Casi al final del recorrido, una cama de madera con anillas en los costados sostiene un estuche original para realizar la técnica de asfixia simulada (waterboarding en inglés). Las piezas fueron utilizadas para entrenar a militares en los interrogatorios a posibles terroristas tras el 11-S. Una pregunta gobierna el muro de la sala: "¿Qué es tortura?" En el recinto se proyectan vídeos con entrevistas a exfuncionarios y otros expertos que defienden o critican el método. “El agua va por mi garganta... esto no es simulación en absoluto. Esto es tortura... empiezas a entrar en pánico... y luego empiezas a ahogarte, y luego te empiezas a adormecer. Porque el agua no acaba hasta que el interrogador quiera hacerte una pregunta", dice una cita impresa en la cama. Christopher Costa, director ejecutivo del museo, explica que la nueva sede, además de presentar los aspectos técnicos del espionaje, también busca poner sobre la mesa algunas de sus dimensiones morales.

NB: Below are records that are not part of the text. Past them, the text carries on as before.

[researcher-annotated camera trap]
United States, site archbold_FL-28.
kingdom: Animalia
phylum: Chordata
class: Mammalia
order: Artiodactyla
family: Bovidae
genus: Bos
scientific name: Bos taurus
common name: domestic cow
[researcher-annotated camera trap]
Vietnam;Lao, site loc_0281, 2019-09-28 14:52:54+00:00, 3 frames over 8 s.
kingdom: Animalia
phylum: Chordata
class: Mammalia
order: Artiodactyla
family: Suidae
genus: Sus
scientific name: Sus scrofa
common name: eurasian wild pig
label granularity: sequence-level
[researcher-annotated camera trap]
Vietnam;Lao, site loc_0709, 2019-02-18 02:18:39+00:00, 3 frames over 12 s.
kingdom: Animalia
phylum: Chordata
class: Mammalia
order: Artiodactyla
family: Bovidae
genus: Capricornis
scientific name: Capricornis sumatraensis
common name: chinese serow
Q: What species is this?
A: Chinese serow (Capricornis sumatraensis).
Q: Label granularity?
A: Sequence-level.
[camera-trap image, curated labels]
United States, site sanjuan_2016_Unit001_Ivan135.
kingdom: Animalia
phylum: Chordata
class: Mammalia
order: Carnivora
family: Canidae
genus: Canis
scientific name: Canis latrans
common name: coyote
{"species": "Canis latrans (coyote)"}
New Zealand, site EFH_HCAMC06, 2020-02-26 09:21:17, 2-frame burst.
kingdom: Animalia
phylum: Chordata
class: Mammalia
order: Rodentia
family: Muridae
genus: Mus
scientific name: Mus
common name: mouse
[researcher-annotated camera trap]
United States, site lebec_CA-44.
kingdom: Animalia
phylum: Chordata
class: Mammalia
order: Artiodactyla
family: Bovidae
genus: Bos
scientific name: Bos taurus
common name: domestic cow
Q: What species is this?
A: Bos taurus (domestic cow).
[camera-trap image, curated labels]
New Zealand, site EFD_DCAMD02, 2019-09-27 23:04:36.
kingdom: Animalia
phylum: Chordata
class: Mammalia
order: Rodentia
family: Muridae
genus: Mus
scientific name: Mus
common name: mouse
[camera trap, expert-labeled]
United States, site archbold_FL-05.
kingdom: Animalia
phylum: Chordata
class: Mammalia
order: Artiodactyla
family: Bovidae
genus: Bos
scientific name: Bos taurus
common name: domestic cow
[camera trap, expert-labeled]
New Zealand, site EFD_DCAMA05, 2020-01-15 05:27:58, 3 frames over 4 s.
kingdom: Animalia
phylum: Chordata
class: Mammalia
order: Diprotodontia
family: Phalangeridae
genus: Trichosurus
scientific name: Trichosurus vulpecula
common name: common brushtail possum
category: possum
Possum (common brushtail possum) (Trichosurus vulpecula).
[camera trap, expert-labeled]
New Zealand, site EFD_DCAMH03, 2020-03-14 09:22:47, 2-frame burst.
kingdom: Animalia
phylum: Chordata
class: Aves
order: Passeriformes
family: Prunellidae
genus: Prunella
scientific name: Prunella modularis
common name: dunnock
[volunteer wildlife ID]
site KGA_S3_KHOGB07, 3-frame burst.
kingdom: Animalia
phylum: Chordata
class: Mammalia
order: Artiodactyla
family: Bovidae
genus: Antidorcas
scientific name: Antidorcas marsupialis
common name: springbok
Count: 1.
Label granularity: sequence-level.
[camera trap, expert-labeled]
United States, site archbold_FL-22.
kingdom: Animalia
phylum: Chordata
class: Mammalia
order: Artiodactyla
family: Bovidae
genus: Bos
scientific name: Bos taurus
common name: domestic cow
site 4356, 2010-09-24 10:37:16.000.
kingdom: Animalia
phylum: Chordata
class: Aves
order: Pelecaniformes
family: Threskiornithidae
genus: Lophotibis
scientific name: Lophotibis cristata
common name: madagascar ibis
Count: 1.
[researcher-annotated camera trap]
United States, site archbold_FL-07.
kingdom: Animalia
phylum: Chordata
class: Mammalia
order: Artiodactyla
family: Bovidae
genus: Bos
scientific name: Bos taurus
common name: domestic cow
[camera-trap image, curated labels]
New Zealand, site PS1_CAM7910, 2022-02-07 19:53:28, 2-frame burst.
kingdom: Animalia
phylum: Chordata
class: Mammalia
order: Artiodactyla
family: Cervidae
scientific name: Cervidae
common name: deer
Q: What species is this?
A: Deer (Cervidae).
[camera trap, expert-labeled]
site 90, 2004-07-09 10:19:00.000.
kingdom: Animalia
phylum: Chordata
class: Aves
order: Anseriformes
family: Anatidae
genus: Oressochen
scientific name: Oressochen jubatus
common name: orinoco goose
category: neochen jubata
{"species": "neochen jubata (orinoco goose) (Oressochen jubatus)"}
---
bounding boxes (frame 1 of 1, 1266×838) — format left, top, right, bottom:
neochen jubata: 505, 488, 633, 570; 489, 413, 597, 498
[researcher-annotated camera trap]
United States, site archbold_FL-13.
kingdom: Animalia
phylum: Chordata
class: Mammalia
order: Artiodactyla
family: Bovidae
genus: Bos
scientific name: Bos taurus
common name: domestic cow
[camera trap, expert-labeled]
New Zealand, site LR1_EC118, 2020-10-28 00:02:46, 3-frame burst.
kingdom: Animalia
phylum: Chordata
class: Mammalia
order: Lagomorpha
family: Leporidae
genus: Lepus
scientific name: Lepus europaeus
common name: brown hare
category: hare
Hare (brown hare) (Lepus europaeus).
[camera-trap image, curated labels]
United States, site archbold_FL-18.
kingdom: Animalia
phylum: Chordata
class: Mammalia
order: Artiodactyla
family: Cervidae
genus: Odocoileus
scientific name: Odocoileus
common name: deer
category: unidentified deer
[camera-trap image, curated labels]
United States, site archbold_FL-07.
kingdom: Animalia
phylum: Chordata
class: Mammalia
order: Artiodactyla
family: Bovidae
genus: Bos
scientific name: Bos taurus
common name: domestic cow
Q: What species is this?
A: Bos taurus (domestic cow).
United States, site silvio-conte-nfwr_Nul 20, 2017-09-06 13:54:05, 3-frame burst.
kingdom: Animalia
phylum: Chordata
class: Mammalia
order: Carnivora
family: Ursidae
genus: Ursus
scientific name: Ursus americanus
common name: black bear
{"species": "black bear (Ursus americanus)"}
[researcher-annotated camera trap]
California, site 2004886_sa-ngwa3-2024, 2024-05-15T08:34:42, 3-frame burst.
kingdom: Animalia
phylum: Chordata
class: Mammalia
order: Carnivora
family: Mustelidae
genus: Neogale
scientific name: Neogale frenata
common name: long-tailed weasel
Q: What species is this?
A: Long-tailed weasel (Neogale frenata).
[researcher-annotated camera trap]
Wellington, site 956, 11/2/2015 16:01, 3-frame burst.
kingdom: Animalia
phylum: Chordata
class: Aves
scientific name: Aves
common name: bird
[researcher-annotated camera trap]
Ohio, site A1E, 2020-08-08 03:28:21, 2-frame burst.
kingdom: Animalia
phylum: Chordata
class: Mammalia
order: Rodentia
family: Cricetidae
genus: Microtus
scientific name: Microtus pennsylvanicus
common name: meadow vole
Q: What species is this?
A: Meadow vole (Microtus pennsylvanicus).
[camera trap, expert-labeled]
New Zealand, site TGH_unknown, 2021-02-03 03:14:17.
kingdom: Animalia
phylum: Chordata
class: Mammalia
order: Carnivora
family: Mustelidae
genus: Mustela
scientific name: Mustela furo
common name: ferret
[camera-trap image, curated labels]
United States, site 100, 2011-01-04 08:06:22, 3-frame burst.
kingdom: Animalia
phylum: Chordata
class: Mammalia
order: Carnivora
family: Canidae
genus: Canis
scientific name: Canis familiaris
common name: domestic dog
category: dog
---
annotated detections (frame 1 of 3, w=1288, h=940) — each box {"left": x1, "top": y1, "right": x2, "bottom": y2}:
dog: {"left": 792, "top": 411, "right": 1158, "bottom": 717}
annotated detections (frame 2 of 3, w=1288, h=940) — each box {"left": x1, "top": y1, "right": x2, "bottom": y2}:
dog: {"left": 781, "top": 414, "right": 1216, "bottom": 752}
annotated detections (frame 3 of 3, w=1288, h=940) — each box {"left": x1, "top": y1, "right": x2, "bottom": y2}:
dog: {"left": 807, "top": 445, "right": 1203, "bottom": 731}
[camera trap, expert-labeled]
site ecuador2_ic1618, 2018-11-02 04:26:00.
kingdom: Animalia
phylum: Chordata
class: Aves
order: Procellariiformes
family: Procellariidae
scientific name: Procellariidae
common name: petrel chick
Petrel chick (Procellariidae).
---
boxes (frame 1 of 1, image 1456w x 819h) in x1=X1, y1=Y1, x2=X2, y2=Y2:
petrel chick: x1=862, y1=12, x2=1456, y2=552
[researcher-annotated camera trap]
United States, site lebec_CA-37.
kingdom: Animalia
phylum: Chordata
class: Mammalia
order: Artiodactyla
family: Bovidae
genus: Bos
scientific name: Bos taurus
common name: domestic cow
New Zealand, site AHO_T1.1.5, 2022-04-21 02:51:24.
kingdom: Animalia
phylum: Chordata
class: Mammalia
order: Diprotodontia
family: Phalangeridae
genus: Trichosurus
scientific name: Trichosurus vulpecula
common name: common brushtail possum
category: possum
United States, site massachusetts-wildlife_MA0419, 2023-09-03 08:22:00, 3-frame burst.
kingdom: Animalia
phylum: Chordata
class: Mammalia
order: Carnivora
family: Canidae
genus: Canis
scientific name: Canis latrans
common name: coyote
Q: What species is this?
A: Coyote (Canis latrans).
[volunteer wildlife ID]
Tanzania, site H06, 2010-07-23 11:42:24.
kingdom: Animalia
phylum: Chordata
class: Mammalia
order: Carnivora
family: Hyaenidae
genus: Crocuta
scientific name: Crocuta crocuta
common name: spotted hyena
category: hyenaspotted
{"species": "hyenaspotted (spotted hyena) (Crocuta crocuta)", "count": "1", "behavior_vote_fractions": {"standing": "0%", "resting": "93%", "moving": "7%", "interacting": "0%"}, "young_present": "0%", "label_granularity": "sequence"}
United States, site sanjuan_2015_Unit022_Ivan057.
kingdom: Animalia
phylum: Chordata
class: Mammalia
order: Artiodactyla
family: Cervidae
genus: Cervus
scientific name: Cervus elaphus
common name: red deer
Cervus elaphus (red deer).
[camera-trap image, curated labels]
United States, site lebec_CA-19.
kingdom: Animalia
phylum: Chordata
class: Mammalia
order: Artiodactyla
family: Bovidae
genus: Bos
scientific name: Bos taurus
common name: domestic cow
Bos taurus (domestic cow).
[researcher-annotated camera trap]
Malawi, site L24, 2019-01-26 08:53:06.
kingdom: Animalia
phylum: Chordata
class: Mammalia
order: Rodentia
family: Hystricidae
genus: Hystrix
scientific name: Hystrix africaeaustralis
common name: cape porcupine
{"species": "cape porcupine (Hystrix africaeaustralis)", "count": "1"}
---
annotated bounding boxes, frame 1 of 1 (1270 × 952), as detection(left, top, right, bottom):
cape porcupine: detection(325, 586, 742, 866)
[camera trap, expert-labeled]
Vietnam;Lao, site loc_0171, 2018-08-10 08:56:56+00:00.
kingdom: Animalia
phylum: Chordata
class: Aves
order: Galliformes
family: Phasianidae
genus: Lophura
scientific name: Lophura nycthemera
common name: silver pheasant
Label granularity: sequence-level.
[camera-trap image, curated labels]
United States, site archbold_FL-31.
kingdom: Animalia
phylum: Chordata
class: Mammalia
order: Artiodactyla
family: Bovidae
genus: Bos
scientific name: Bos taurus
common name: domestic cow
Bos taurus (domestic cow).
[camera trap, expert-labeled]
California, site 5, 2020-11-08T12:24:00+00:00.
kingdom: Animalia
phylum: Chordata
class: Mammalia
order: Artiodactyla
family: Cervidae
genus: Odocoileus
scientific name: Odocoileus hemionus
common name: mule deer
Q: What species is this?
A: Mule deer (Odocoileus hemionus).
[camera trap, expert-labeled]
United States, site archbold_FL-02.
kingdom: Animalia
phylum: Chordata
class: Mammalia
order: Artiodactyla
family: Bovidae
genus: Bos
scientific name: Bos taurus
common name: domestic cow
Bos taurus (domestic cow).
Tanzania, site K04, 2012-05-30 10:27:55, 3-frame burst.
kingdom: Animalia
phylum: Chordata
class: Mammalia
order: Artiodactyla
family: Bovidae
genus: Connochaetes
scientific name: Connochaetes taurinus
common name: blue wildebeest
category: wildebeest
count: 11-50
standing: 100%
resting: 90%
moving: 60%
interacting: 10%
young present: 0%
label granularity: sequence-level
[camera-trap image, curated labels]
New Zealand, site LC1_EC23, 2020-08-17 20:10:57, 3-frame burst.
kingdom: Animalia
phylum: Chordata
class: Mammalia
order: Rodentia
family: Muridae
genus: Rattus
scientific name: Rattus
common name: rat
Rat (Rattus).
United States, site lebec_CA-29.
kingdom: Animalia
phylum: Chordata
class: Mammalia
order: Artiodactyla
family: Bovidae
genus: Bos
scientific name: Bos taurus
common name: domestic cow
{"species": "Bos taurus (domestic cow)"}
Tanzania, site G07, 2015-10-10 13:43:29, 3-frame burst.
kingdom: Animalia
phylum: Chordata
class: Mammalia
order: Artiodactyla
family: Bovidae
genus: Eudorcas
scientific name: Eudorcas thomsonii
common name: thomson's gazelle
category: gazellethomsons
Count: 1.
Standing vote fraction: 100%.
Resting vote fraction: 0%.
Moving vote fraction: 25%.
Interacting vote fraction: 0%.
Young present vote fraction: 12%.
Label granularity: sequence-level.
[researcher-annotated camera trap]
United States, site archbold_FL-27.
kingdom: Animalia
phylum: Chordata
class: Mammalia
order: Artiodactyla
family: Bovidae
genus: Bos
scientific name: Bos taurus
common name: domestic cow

Los visitantes quieren saber si tienen lo necesario para ser espías, concluyeron los museólogos tras la experiencia en el recinto anterior, inaugurado en 2002. El nuevo edificio ubicado en la L'Enfant Plaza ofrece un juego inicial en el que a los interesados se les adjudica una identidad falsa y una misión. Durante el recorrido el jugador interactúa con diversas pantallas para enfrentarse a los retos que plantean. También hay simulaciones más reales, como la captura de Osama bin Laden. En una mesa de “agentes de inteligencia” se pueden revisar las pistas con que contaban los servicios secretos de EE UU sobre el posible escondite del terrorista en Abbottabad, Pakistán: quemaban la basura en vez de tirarla, habían levantado un muro enorme frente a un balcón y había un hombre de guardia. Los asistentes tienen que decidir qué harían con la información recabada por el director de la CIA.
Las tres plantas dedicadas al espionaje ofrecen desde una carta firmada por George Washington sobre espiar a los británicos hasta la tecnología puntera para prevenir ciberataques. Milton Maltz, fundador del museo, que sufragó la mayor parte de los 112 millones de dólares invertidos en él, se pasea orgulloso por los pasillos. Maltz, experto en romper códigos cuando trabajaba para la Agencia Nacional de Seguridad durante la Guerra de Corea, considera que antes era más fácil mantener seguros los secretos de Estado. “En mis días protegíamos la información confidencial en casilleros a los que se podía acceder con un número de serie. Hoy Snowden puede acceder a ellos con un poco de tecnología y robar millón y medio de documentos secretos. Así que la tecnología es buena, pero también negativa”, reflexiona el multimillonario, para quien la pieza más preciada del museo es la carta de Washington.